In the year of 2002, Bucket Full Of Teeth released three 7"s on Youth Attack! Records titled I, II and III. Each record was packed with an essay written by one of the three members: Brad, Matt and Will. It was an awesome idea, but also contrived in the sense that they planned to do something musically different, as described in the essays. The essays had a collective theme about how it's important to challenge punk rock and further the progression of sound. Admittedly, they succeeded with a mixture of grind, screamo, noise, ambience, and southern rock/metal that sounds like none other than Bucket Full Of Teeth.
Three years later, there are as just as many copycat punk bands, if not more. And three years later, Bucket Full Of Teeth has released a one sided 12" record on Level Plane titled IV. With IV, but this time there are no essays. Instead of convincing the listener through words, they argue their thesis with twelve tight songs. This is Bucket Full Of Teeth's final recording, and considering they've played six shows in three years, this will be your last chance to hear them. Just like the 7" collection, you can expect a wad of influences wound tightly around a request for musical change.
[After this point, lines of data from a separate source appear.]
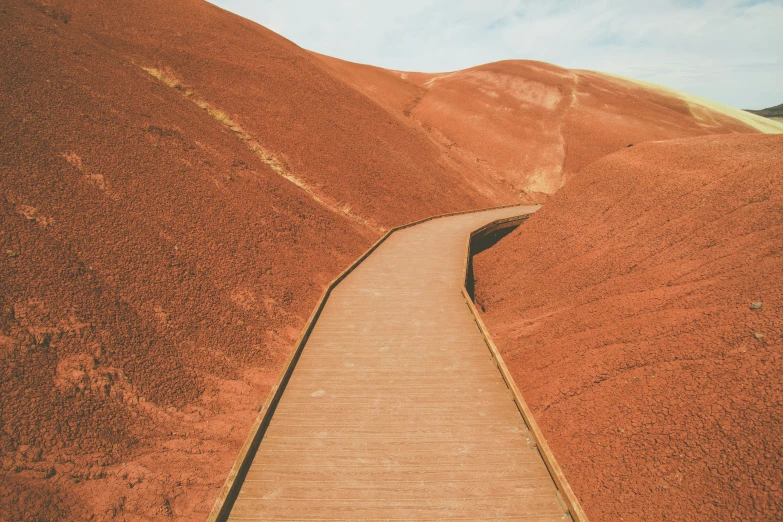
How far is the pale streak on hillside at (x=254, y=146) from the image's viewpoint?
19.1 m

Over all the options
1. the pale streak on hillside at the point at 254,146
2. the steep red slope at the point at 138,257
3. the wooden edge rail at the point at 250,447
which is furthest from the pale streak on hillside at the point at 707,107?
the wooden edge rail at the point at 250,447

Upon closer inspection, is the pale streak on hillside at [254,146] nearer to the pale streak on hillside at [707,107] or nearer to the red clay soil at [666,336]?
the red clay soil at [666,336]

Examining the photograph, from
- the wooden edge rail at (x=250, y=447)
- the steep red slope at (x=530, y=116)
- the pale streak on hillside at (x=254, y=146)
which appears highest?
the steep red slope at (x=530, y=116)

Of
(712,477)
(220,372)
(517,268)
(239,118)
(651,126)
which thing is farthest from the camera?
(651,126)

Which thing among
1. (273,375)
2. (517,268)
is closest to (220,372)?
(273,375)

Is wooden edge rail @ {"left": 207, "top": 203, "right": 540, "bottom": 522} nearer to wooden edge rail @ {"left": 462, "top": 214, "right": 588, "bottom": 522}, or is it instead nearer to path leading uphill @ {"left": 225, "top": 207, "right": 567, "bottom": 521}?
path leading uphill @ {"left": 225, "top": 207, "right": 567, "bottom": 521}

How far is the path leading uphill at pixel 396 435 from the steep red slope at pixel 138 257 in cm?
193

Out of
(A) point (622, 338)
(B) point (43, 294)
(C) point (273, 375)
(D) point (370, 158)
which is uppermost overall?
(D) point (370, 158)

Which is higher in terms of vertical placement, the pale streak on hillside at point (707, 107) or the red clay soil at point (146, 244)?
the pale streak on hillside at point (707, 107)

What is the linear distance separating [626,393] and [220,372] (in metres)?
8.45

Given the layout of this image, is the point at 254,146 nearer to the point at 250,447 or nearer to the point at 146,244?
the point at 146,244

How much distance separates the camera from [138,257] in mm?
9430

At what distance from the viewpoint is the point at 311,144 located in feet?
71.7

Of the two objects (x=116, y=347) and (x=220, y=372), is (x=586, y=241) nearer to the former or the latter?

While other bands focus on being the techiest technical band or just making pure noise, Bucket Full Of Teeth falls somewhere in between. They are able to make a very large sound while still containing traces of listenable melodies, and confusing listeners. Having ex-members of Orchid helps considering they pretty much mastered this trait. If you listen to the intro of "Capital Distracts And Imprisons," you'll hear this noise. Within the first ten seconds of the song they seamlessly transition into a part lead by delay guitar effects and loud drums. The guitar reminds me of Mono if they did fifteen second songs. The next minute when played loud enough will surely make break rib cages with the loud sound and fun grooves before blast beats carve us into madness. The highlight of IV for me is the southern metal riffs that occasionally make cameos because they feel so out of place. The awkwardness of putting these riffs in "A Hopeful Sound" next to weird experimental noise sections is fucking awesome. Meanwhile, the vocals used for all of the different parts fit the setting. For instance, when the music is slow and heavier the vocals go lower.
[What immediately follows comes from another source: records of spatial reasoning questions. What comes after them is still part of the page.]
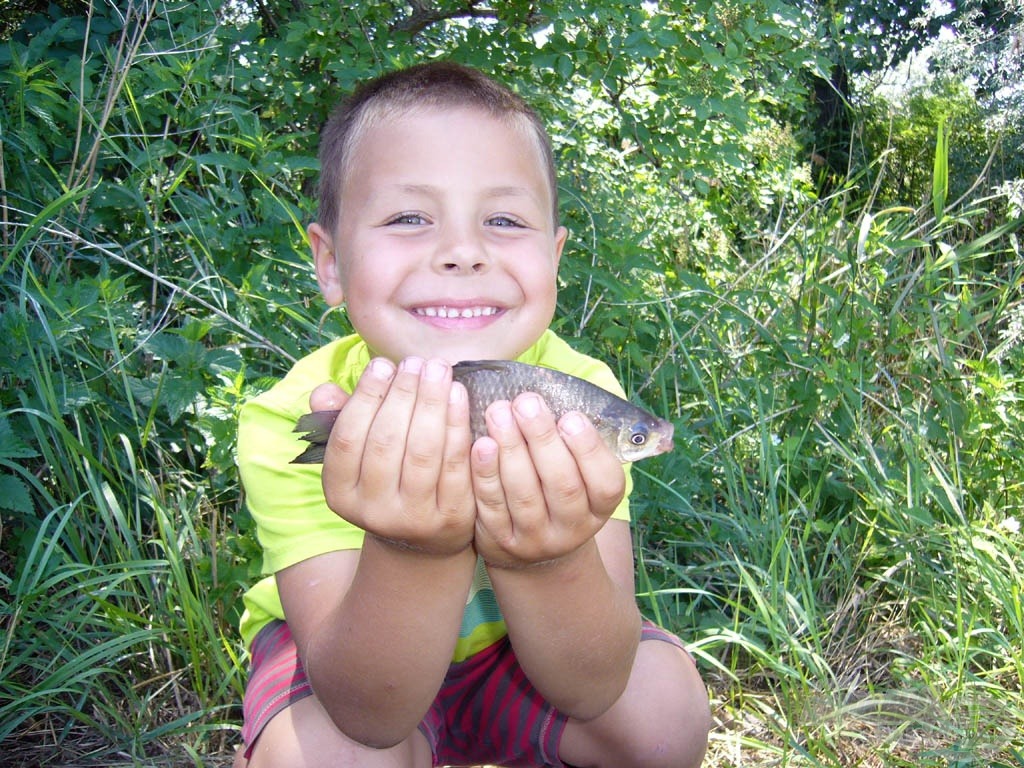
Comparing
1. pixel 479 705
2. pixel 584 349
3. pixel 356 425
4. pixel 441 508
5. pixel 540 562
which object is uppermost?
pixel 356 425

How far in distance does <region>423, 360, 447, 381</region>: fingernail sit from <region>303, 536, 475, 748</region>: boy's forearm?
31 cm

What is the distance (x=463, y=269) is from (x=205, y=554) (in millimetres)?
1512

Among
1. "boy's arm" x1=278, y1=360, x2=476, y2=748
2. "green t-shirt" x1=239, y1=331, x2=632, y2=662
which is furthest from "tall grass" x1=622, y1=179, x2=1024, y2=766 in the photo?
"boy's arm" x1=278, y1=360, x2=476, y2=748

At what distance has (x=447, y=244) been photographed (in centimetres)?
190

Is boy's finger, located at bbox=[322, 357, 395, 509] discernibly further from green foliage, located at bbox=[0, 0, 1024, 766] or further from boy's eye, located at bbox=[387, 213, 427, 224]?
green foliage, located at bbox=[0, 0, 1024, 766]

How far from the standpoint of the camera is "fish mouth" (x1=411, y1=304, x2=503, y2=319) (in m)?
1.94

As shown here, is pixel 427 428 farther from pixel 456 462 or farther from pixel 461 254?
pixel 461 254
Bucket Full Of Teeth keeps us hydrated with tracks "The Dream Continues," "The Path" and "Confessions" that serve as ambient segues reminscent of Tristeza. Their ability to juxtapose ambience and discordant melody, blast beats and screaming reiterates the theme of progression of punk music. Where bands such as Godspeed You Black Emperor and Mogwai are able to produce beautiful music while still containing a punk feeling, perhaps Bucket Full Of Teeth is making the same statement with these songs. Or the soft textures serve as an auditory highlight of the abrasive nature of the majority of songs.
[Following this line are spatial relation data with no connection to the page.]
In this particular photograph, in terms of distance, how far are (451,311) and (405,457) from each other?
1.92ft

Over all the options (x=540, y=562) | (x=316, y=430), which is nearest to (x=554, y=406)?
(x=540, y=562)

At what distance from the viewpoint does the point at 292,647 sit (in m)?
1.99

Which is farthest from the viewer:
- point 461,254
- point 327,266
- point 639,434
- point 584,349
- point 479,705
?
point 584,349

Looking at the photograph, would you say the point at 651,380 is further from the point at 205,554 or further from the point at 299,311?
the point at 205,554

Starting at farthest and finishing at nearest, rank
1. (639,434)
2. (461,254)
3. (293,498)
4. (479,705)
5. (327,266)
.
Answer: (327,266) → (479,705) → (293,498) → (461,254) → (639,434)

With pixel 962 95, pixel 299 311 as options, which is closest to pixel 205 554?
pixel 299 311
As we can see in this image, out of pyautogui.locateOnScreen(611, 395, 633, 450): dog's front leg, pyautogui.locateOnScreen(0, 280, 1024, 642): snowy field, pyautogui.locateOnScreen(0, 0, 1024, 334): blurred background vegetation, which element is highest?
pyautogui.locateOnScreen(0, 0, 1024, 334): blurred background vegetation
As unilateral as the music is, the lyrics stay on course with the same figurative appeal. The lyrics in the 7"s seemed more straight forward ("If you're not stealing from your job you're a fucking idiot. Every hour on your payslip, every hour of your labor is something your employer stole from you. Your work is someone else's profit."). In IV's second song, "Capital Distracts and Imprisons," they sing, "Situations of power bring about their expected ends /as these everyday contracts weigh more than life /weigh more than what is written on a headstone tied to our feet/ the price is humility." Just like in the previous lyrics, it's clear they don't like capitalism, but in IV, they take a very different approach. Only six of the twelve songs have lyrics in them, each only a few lines. The overall message I got from them is to keep creating. The final song, "Let Us Resonate," is their goodbye. "This chorus will never sound again, buried in silence extinguished like memories once forgotten, now vanished all attempts affect dissonance." The lyrics are penned on the walls of the 12" casing, surrounded by a drawing in black and yellow. It's all very pretty. The record itself is half yellow and half transparent red, hella tubular.
What sucks the most about Bucket Full Of Teeth's IV is knowing that there won't be a V. If their original thesis still stands, that we should strive to create something different, they semi-succeeded. The only reason they didn't get an A+ is because essentially they created a collage of different sounds without every truly creating their own unique sound. In summary, IV serves as a very cohesive piece, consisting of twelve parts of beauty and harsh reality.